(Le Parisien 14/02/2012)
L’ancienne direction d’Areva a-t-elle «caviardé» les informations transmises à l’Etat, en mai 2007, afin de pousser au rachat de la société UraMin, indispensable aux yeux des dirigeants de l’époque, pour sécuriser l’approvisionnement du groupe en uranium? A la veille de la remise du rapport de son comité spécial sur «les conditions d’acquisition et d’exploitation» de cette société minière canadienne, la question taraude les dirigeants actuels d’Areva.
Deux documents, remis il y a quinze jours au comité spécial d’Areva et que le Parisien a pu consulter, sèment le trouble. Tous deux synthétisent des études techniques, réalisées en mai 2007 par des ingénieurs d’Areva, sur les trois sites d’UraMin : Trekkopje (Namibie), Bakouma (Centrafrique) et Ryst Kuil (Afrique du Sud). Dans une première version, des réserves sont émises sur la valeur et les conditions d’exploitations des gisements. Une deuxième version, expurgée d’un certain nombre de commentaires négatifs, est beaucoup plus engageante dans la perspective d’une acquisition.

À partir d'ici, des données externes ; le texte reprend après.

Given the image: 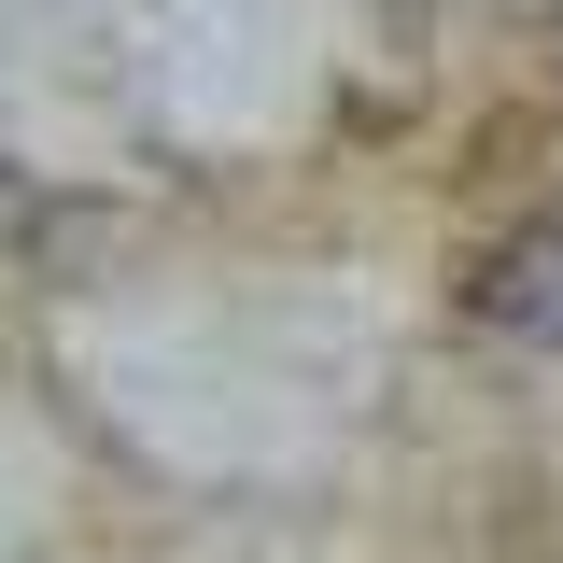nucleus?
I'll use <instances>...</instances> for the list:
<instances>
[{
  "instance_id": "nucleus-1",
  "label": "nucleus",
  "mask_w": 563,
  "mask_h": 563,
  "mask_svg": "<svg viewBox=\"0 0 563 563\" xmlns=\"http://www.w3.org/2000/svg\"><path fill=\"white\" fill-rule=\"evenodd\" d=\"M465 310L479 324H563V211L521 225V240H493L479 268H465Z\"/></svg>"
},
{
  "instance_id": "nucleus-2",
  "label": "nucleus",
  "mask_w": 563,
  "mask_h": 563,
  "mask_svg": "<svg viewBox=\"0 0 563 563\" xmlns=\"http://www.w3.org/2000/svg\"><path fill=\"white\" fill-rule=\"evenodd\" d=\"M395 14H422V0H395Z\"/></svg>"
}]
</instances>
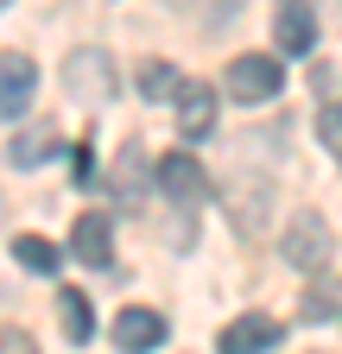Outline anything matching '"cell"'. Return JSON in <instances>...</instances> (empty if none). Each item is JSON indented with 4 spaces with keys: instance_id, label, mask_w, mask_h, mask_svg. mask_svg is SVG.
Here are the masks:
<instances>
[{
    "instance_id": "30bf717a",
    "label": "cell",
    "mask_w": 342,
    "mask_h": 354,
    "mask_svg": "<svg viewBox=\"0 0 342 354\" xmlns=\"http://www.w3.org/2000/svg\"><path fill=\"white\" fill-rule=\"evenodd\" d=\"M159 190H165L171 203H197V196H203V165H197L190 152H165V158H159Z\"/></svg>"
},
{
    "instance_id": "9c48e42d",
    "label": "cell",
    "mask_w": 342,
    "mask_h": 354,
    "mask_svg": "<svg viewBox=\"0 0 342 354\" xmlns=\"http://www.w3.org/2000/svg\"><path fill=\"white\" fill-rule=\"evenodd\" d=\"M222 354H247V348H279V323L260 317V310H247V317H235L222 335H216Z\"/></svg>"
},
{
    "instance_id": "52a82bcc",
    "label": "cell",
    "mask_w": 342,
    "mask_h": 354,
    "mask_svg": "<svg viewBox=\"0 0 342 354\" xmlns=\"http://www.w3.org/2000/svg\"><path fill=\"white\" fill-rule=\"evenodd\" d=\"M216 88H209V82H184L178 88V95H171V108H178V133H184V140H203V133L209 127H216Z\"/></svg>"
},
{
    "instance_id": "7c38bea8",
    "label": "cell",
    "mask_w": 342,
    "mask_h": 354,
    "mask_svg": "<svg viewBox=\"0 0 342 354\" xmlns=\"http://www.w3.org/2000/svg\"><path fill=\"white\" fill-rule=\"evenodd\" d=\"M178 88H184V76L171 70L165 57H146V64H140V95H146V102H171Z\"/></svg>"
},
{
    "instance_id": "e0dca14e",
    "label": "cell",
    "mask_w": 342,
    "mask_h": 354,
    "mask_svg": "<svg viewBox=\"0 0 342 354\" xmlns=\"http://www.w3.org/2000/svg\"><path fill=\"white\" fill-rule=\"evenodd\" d=\"M0 7H7V0H0Z\"/></svg>"
},
{
    "instance_id": "9a60e30c",
    "label": "cell",
    "mask_w": 342,
    "mask_h": 354,
    "mask_svg": "<svg viewBox=\"0 0 342 354\" xmlns=\"http://www.w3.org/2000/svg\"><path fill=\"white\" fill-rule=\"evenodd\" d=\"M317 140H323L330 158L342 165V102H323V114H317Z\"/></svg>"
},
{
    "instance_id": "6da1fadb",
    "label": "cell",
    "mask_w": 342,
    "mask_h": 354,
    "mask_svg": "<svg viewBox=\"0 0 342 354\" xmlns=\"http://www.w3.org/2000/svg\"><path fill=\"white\" fill-rule=\"evenodd\" d=\"M222 88H228V102H247V108H267L279 88H285V70H279V57H260V51H241V57H228V70H222Z\"/></svg>"
},
{
    "instance_id": "5b68a950",
    "label": "cell",
    "mask_w": 342,
    "mask_h": 354,
    "mask_svg": "<svg viewBox=\"0 0 342 354\" xmlns=\"http://www.w3.org/2000/svg\"><path fill=\"white\" fill-rule=\"evenodd\" d=\"M273 44H279L285 57H311V51H317V13L305 7V0H285V7H279Z\"/></svg>"
},
{
    "instance_id": "5bb4252c",
    "label": "cell",
    "mask_w": 342,
    "mask_h": 354,
    "mask_svg": "<svg viewBox=\"0 0 342 354\" xmlns=\"http://www.w3.org/2000/svg\"><path fill=\"white\" fill-rule=\"evenodd\" d=\"M57 317H64V335L70 342H89L96 335V317H89V297H82V291H57Z\"/></svg>"
},
{
    "instance_id": "3957f363",
    "label": "cell",
    "mask_w": 342,
    "mask_h": 354,
    "mask_svg": "<svg viewBox=\"0 0 342 354\" xmlns=\"http://www.w3.org/2000/svg\"><path fill=\"white\" fill-rule=\"evenodd\" d=\"M279 253H285V266H298V272H323V266H330V221L317 209H298L285 221Z\"/></svg>"
},
{
    "instance_id": "ba28073f",
    "label": "cell",
    "mask_w": 342,
    "mask_h": 354,
    "mask_svg": "<svg viewBox=\"0 0 342 354\" xmlns=\"http://www.w3.org/2000/svg\"><path fill=\"white\" fill-rule=\"evenodd\" d=\"M70 253L82 266H108L114 259V228H108V215L89 209V215H76V228H70Z\"/></svg>"
},
{
    "instance_id": "8fae6325",
    "label": "cell",
    "mask_w": 342,
    "mask_h": 354,
    "mask_svg": "<svg viewBox=\"0 0 342 354\" xmlns=\"http://www.w3.org/2000/svg\"><path fill=\"white\" fill-rule=\"evenodd\" d=\"M13 259L26 266V272H57V266H64V247H51L45 234H19L13 241Z\"/></svg>"
},
{
    "instance_id": "277c9868",
    "label": "cell",
    "mask_w": 342,
    "mask_h": 354,
    "mask_svg": "<svg viewBox=\"0 0 342 354\" xmlns=\"http://www.w3.org/2000/svg\"><path fill=\"white\" fill-rule=\"evenodd\" d=\"M38 95V64L26 51H0V120H19Z\"/></svg>"
},
{
    "instance_id": "2e32d148",
    "label": "cell",
    "mask_w": 342,
    "mask_h": 354,
    "mask_svg": "<svg viewBox=\"0 0 342 354\" xmlns=\"http://www.w3.org/2000/svg\"><path fill=\"white\" fill-rule=\"evenodd\" d=\"M114 184H120V196H127V203H134V190H140V146H127V152H120Z\"/></svg>"
},
{
    "instance_id": "8992f818",
    "label": "cell",
    "mask_w": 342,
    "mask_h": 354,
    "mask_svg": "<svg viewBox=\"0 0 342 354\" xmlns=\"http://www.w3.org/2000/svg\"><path fill=\"white\" fill-rule=\"evenodd\" d=\"M114 348H127V354H140V348H159L171 329H165V317H159V310H146V304H127L120 310V317H114Z\"/></svg>"
},
{
    "instance_id": "4fadbf2b",
    "label": "cell",
    "mask_w": 342,
    "mask_h": 354,
    "mask_svg": "<svg viewBox=\"0 0 342 354\" xmlns=\"http://www.w3.org/2000/svg\"><path fill=\"white\" fill-rule=\"evenodd\" d=\"M51 152H57V133H51V127H32V133H19V140H13L7 158H13L19 171H32V165H45Z\"/></svg>"
},
{
    "instance_id": "7a4b0ae2",
    "label": "cell",
    "mask_w": 342,
    "mask_h": 354,
    "mask_svg": "<svg viewBox=\"0 0 342 354\" xmlns=\"http://www.w3.org/2000/svg\"><path fill=\"white\" fill-rule=\"evenodd\" d=\"M64 88H70L82 108H96V102L114 95V64H108L102 44H76V51L64 57Z\"/></svg>"
}]
</instances>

C’est cette version, «présentée par Anne Lauvergeon en conseil de surveillance le 16 mai 2007 et en comité stratégique le 22 mai 2007», affirme t-on chez Areva, qui a été transmise à l’Agence des participations de l’Etat (APE). En juin 2007, cette dernière donnait son feu vert à l’acquisition des trois sites, pour un montant d’1,8 milliard d’euros.
DES COMMENTAIRES NEGATIFS SUPPRIMES
A propos du management d’UraMin. La version 1 relève un «manque d’expérience dans le domaine de l’uranium» et une «planification des projets [qui] paraît optimiste notamment sur Bakouma et dans une moindre mesure sur Ryst Kuil ». Autant d’éléments qui ne figurent pas dans la version 2.
A propos du gisement de Bakouma. La version 1 insiste : «On est au début de l’étude de faisabilité ; seule une étude conceptuelle sur la méthode minière est disponible, il y a donc peu de données fiables». La version 2 est beaucoup moins précise : «On est au début de la nouvelle étude de faisabilité». De même, les réserves de la version 1 à propos de l’«absence d’infrastructures et du contexte politique du pays» ne figurent plus dans la version 2.
A propos du gisement de Ryst Kuil. La version 1 évoque un «calendrier du projet [qui] reste flou». Une mise en garde qui ne figure plus dans la version 2.
LE SENS D’UNE PHRASE MODIFIE
A propos du site de Trekkopje, la version 1 évoque une «incertitude sur le taux de récupération par la méthode lixiviation en tas alcaline (NDLR : un procédé de collecte de l’uranium) non encore testée en production industrielle». La version 2 dit l’inverse : «Les tests ont permis de conforter la méthode de récupération par lixiviation en tas alcaline».
«L’Etat actionnaire a été floué», déplore une source proche d’Areva. Une version fermement contestée par l’ex-présidente du géant nucléaire. «Ces deux documents ne sont que les présentations résumées de travaux, analyses et documents de haute technicité. Or toute la vraie documentation technique brute a été fournie à l’APE qui a pu s’en faire expliquer les contenus par les ingénieurs d’Areva», minimise Me Versini-Campinchi, l’avocat d’Anne Lauvergeon.